Dust on a Scale
December 28, 2009
We all have a set of standards we use to judge things, and usually those standards are highly interconnected with our emotions and feelings. The Bible often uses scales or balances to represent this process of judgment or decision making. On one side of the scale or balance we have what we are judging and on the other side the weights (our standards, emotions, feelings, etc.). We judge our behaviors, the behaviors of others, the value of actions, people, political choices, all kinds of things. Our standards, emotions, and feelings are the weights we usually use on this scale. We might put someone's behavior on one side of the scale, then the weights (our standards and feelings) on the other side. And we make some type of value judgment depending on how it all balances out.
There is a scripture in Isaiah.
Isaiah 40:15
15 Surely the nations are like a drop in a bucket;
they are regarded as dust on the scales;
he weighs the islands as though they were fine dust.
The Hebrew word for "dust" in this verse is often translated as cloud or sky in the Old Testament. The picture here is that the nations basically carry no weight when it comes to God's decisions and judgments. At the most God might blow the dust off the scale when weighing something; or he might just ignore the dust. His decisions are not swayed or affected by the dust.
The concept of a nation is fairly broad and within that concept we have things like governments, communities, neighborhoods, careers, families, and ourselves. We also have things like freedoms, rights, responsibilities, citizenship. And here is the point of all this. For our scales to be accurate and just in God's sight all of these things must become dust on our scales. The only weights we can use and have accurate scales are God's weights. This takes a lot of self-honesty. Often we will tell ourselves we are using God's weights when we are just catering to our own desires.
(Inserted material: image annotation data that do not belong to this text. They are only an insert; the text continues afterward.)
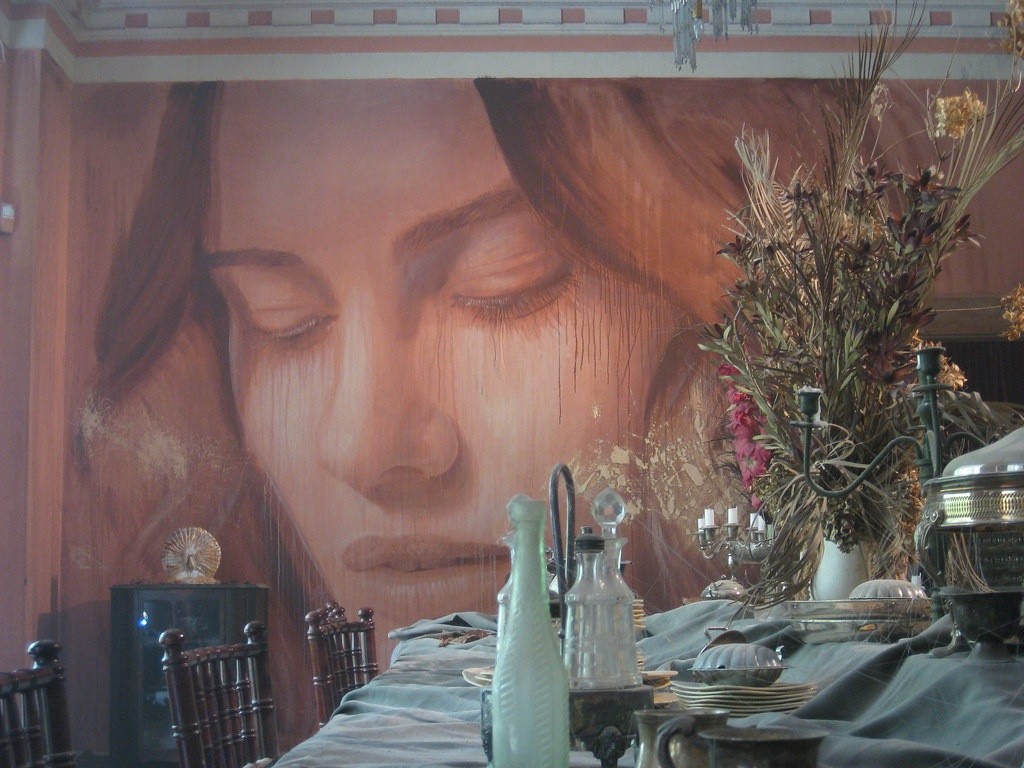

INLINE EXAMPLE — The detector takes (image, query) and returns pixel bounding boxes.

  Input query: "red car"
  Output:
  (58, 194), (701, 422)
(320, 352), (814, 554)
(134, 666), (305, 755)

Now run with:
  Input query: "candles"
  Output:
(727, 506), (738, 523)
(758, 515), (765, 530)
(704, 507), (715, 525)
(750, 512), (758, 526)
(698, 518), (704, 529)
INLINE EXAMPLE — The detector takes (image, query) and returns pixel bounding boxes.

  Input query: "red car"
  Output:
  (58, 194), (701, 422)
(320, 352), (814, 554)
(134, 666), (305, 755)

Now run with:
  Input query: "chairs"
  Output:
(159, 620), (280, 768)
(306, 600), (378, 731)
(0, 638), (75, 768)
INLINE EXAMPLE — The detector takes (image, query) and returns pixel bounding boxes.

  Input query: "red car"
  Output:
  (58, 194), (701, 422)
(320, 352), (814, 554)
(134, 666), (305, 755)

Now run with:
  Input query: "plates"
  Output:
(462, 665), (680, 706)
(633, 598), (680, 671)
(669, 680), (818, 718)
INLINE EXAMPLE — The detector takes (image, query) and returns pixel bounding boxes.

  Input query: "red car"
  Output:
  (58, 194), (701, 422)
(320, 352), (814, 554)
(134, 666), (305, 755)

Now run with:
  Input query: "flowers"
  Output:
(697, 0), (1022, 609)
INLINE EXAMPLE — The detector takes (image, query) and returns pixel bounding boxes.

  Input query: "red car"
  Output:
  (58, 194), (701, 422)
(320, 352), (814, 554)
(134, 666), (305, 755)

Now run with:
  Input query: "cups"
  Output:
(656, 716), (828, 768)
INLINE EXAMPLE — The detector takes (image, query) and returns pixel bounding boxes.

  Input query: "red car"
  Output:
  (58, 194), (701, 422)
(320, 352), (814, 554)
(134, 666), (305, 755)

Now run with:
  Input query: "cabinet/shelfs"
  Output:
(109, 585), (267, 768)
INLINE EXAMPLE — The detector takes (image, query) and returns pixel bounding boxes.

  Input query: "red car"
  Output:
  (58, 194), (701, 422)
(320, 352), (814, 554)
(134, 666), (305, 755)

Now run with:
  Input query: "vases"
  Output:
(811, 538), (867, 599)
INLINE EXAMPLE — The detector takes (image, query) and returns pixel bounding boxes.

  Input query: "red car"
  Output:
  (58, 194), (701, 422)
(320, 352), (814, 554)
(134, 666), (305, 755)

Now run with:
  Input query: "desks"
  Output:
(271, 601), (1023, 768)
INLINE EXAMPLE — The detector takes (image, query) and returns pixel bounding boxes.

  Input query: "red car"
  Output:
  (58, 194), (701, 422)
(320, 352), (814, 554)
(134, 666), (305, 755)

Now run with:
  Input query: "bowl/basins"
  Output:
(783, 596), (933, 644)
(687, 665), (794, 687)
(939, 587), (1024, 663)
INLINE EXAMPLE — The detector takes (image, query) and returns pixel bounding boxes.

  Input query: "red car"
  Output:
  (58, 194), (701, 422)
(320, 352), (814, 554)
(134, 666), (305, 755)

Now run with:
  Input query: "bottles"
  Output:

I fully believe Jesus loves me. I believe he loved his mother and brothers. I believe he loved Israel. But his actions were based on obedience to God. That doesn't mean he wouldn't do things for his mother and loved ones. But he never compromised his obedience to God in the process. He loves me, but that love for me is still dust on his scales. He loved his mother but that love was dust on his scales. He loved Israel and I am sure he was well aware of what the Romans had done and were doing to his people; of the slaughter of infants, children, and adults. But that was dust on his scales and he stayed true to preaching a kingdom that is not of this world.
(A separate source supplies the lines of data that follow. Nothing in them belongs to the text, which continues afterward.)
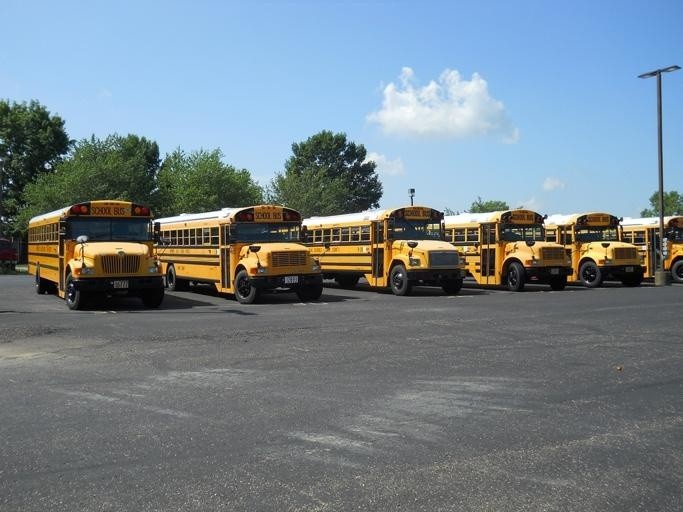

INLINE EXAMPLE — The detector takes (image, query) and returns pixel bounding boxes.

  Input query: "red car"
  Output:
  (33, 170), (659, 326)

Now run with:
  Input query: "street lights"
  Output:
(408, 188), (415, 206)
(638, 64), (681, 284)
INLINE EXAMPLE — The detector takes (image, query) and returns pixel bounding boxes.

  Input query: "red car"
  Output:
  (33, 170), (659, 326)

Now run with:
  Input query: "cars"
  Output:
(0, 239), (18, 270)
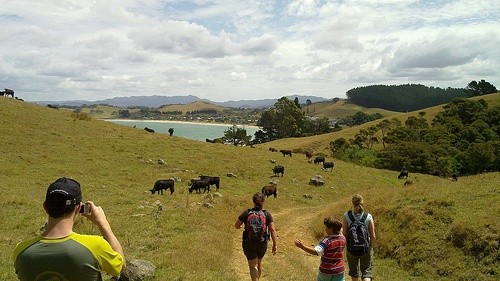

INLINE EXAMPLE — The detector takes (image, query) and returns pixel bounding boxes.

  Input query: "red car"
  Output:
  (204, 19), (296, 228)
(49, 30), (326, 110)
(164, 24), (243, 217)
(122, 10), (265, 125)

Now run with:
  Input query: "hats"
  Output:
(46, 176), (82, 206)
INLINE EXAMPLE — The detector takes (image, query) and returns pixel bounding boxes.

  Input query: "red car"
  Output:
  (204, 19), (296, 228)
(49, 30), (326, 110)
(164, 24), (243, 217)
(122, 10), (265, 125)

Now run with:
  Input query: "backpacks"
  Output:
(343, 210), (370, 257)
(245, 208), (267, 243)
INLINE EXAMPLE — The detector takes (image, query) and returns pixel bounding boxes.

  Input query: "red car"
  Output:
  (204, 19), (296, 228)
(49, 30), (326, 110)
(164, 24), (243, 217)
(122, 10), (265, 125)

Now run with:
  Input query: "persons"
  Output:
(13, 177), (126, 281)
(343, 195), (375, 281)
(235, 192), (277, 281)
(295, 217), (346, 281)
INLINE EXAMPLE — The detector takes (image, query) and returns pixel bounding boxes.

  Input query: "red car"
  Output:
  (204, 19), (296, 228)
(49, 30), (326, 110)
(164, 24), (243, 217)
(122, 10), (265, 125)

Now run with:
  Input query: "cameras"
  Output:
(78, 204), (89, 214)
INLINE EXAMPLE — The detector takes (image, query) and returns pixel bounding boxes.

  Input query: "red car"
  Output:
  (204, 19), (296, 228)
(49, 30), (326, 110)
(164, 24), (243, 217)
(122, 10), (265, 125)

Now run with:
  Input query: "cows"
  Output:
(261, 185), (279, 199)
(167, 126), (175, 137)
(272, 164), (285, 177)
(268, 146), (278, 153)
(451, 172), (458, 183)
(143, 126), (155, 134)
(323, 161), (335, 173)
(0, 88), (25, 102)
(148, 178), (175, 196)
(47, 103), (59, 110)
(249, 145), (256, 149)
(188, 173), (221, 195)
(279, 149), (292, 157)
(205, 137), (217, 144)
(313, 156), (325, 165)
(305, 149), (312, 160)
(396, 165), (413, 187)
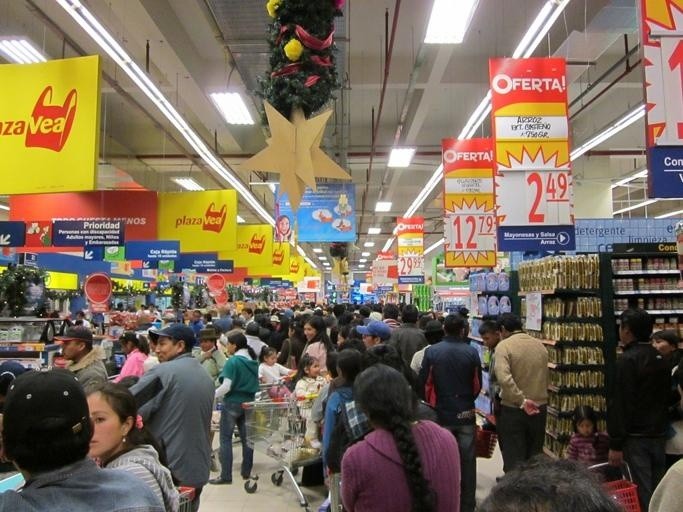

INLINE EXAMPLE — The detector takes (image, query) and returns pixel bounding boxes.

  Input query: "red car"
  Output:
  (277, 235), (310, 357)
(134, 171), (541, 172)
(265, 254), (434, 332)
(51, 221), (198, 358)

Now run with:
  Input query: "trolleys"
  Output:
(210, 372), (323, 511)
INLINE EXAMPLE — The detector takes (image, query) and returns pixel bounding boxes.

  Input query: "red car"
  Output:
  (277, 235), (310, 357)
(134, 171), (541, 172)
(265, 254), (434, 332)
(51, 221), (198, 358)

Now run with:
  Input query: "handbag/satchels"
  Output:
(283, 353), (296, 370)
His decisions and judgments were made using God's weights, not his own.
This can be a hard thing but it is a very important thing. As Jesus' disciples we have to take up our cross daily and learn to make all our standards, emotions, and feelings as dust on our scales. I love my family. That will not change and most of my life is centered on taking care of them. But my feelings for them must be dust on my scale. I submit my judgments and decisions to God in the hope that I can live my life using his weights. When I use my own weights my scales (judgments and decisions) become false. And God doesn't like false weights.
Make the nations as dust on your scales.